Let us not twist Martin Luther King Jr’s work into something it was not.
It was not about turning the other cheek and being silent. It was about getting punched in the face and persisting.
It was not about us all getting along and being nice, it was about claiming promised rights and justice.
Too many of us were taught that the civil rights movement was about where someone sat on a bus and how the solution was friendship. Simple friendship and getting along was no more the point than a bruise is the point of cancer. This simple narrative ignores the devastation and violence imposed on Black Americans by local governments, school boards, police departments, corporations, as well as run of the mill every day white people.
Black people were not fighting for the right to sit on a bus or drink from a fountain, they were screaming, shouting, fighting, and dying, for basic rights promised to all Americans. Those rights were being systematically and violently denied. The “colored” signs and fountains were just a little token on the surface to warn against those who might be tempted to scratch a little deeper. This was never really about sitting happily next to each other, it was about the fact that one group of people weren’t allowed to ever sit and rest.
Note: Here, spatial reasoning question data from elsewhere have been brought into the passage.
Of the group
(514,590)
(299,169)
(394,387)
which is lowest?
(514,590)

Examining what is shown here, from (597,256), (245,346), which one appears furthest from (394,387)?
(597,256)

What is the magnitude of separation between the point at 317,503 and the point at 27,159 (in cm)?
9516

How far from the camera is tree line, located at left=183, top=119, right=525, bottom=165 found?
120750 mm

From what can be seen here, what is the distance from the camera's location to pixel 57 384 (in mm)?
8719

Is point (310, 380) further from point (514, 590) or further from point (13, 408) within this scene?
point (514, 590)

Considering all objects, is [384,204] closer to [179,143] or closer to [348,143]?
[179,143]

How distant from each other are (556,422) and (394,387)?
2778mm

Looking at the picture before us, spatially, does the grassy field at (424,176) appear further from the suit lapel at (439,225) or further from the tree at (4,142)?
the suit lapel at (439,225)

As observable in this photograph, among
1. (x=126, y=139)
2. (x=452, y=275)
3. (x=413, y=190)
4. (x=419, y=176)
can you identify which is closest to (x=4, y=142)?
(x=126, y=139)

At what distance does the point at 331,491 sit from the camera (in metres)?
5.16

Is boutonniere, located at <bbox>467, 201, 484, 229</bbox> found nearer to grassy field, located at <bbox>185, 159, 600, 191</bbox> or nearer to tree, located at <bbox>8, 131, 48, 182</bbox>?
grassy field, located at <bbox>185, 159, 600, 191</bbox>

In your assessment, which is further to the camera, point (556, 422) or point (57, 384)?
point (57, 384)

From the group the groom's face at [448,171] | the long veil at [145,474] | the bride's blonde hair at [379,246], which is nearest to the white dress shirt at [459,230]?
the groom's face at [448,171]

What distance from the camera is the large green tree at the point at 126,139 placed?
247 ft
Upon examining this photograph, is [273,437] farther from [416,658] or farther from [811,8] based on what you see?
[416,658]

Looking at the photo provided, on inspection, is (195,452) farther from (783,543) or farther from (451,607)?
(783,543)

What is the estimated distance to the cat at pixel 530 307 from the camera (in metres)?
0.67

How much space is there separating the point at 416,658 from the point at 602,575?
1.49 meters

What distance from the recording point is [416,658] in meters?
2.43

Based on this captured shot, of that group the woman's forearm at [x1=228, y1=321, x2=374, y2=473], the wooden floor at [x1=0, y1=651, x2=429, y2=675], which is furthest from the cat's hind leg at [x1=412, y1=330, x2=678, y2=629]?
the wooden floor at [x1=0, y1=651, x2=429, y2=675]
Friendship without rights or justice is a degrading sort of condescension that was never a goal of the movement. Simplifying the issues of racial injustice to the basics of treating everyone kindly is similar to telling a child not to sneeze on a gunshot victim in the ER. Of course we should be kind to each other but there were, and are, bigger issues at play.
But Dr. King did talk of the day when we could be friends. I dream of that day. I think we have seen glimpses of it, but we should never fool ourselves into thinking that the friendship is the goal. It isn’t.
It (friendship and harmony) is, and would be, the natural consequence of actual justice and equality- which we have never completely attained. The field was never leveled, injustice persists, and many of us haven’t woken from our dreaming state to do the hard work required to get to that promised land.